Take as an example the car. As technology has made it possible to make cars faster, while at the same time, making them more energy efficient, the unfailing reality is that cars have become ever more complex.

Yes, it is possible to make a comparatively simple car, but truthfully, even what one would consider a pretty simple vehicle would be a labor of at a bare minimum days for even pretty mechanically and technically astute folks.

For those of us not so well trained in things mechanical or technical (one, the other, or both), it would be substantially longer, and there would probably be as much chance of failure as of success.

In case you don’t have a vehicle of your own, think public transportation.

Frankly though, even if your most advanced mode of transportation is a bicycle, the level of technology required to create it is pretty astonishing.

I think that, if a person questions that such resources are finite, they’re just not paying good attention!

The kind of thing I used to have problems with though is, “Just how finite is a sandwich, a piece of land, or a pile of dirt?”

Let me take each of these in turn, and explain why they’re more limited than you might initially assume.

It’s easy to forget that most sandwiches are made of a variety of components and that those components must typically be grown to maturity and harvested in some way.
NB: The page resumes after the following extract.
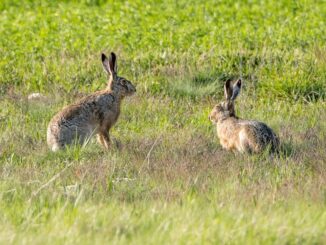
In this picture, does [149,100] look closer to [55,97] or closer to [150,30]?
[55,97]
Then after time has been taken to do the “growing,” they must be processed in some fashion,  and then distributed to places where people can acquire them for use in their meals.

Some things take less tending—tomatoes are technically weeds, but even they have been “refined” to make them bigger and “beefier.” Other things are far more complex to deal with; cows come to mind here.

Wheat or other grains must be grown and harvested to be available for use in breads.

It is true there are other materials used to make sandwiches. It is also true that they generally take every bit as much work to produce as the more “garden variety” components.

The people who take the time and effort to produce such items, do so at varying levels of personal sacrifice. The reason? Those people expect to profit from their labor. I’m pretty sure most folks would not argue that being a reasonable thing. Therein though, lies the “rub” that accounts for the “finite-ness” of pretty much all resources.

It doesn’t take a genius to see that if there are more people vying for land, it’s going to be  harder to get what one wants where parcels of earth are concerned.

It’s a little harder though, to come to the realization that even rocks and dirt are scarce resources.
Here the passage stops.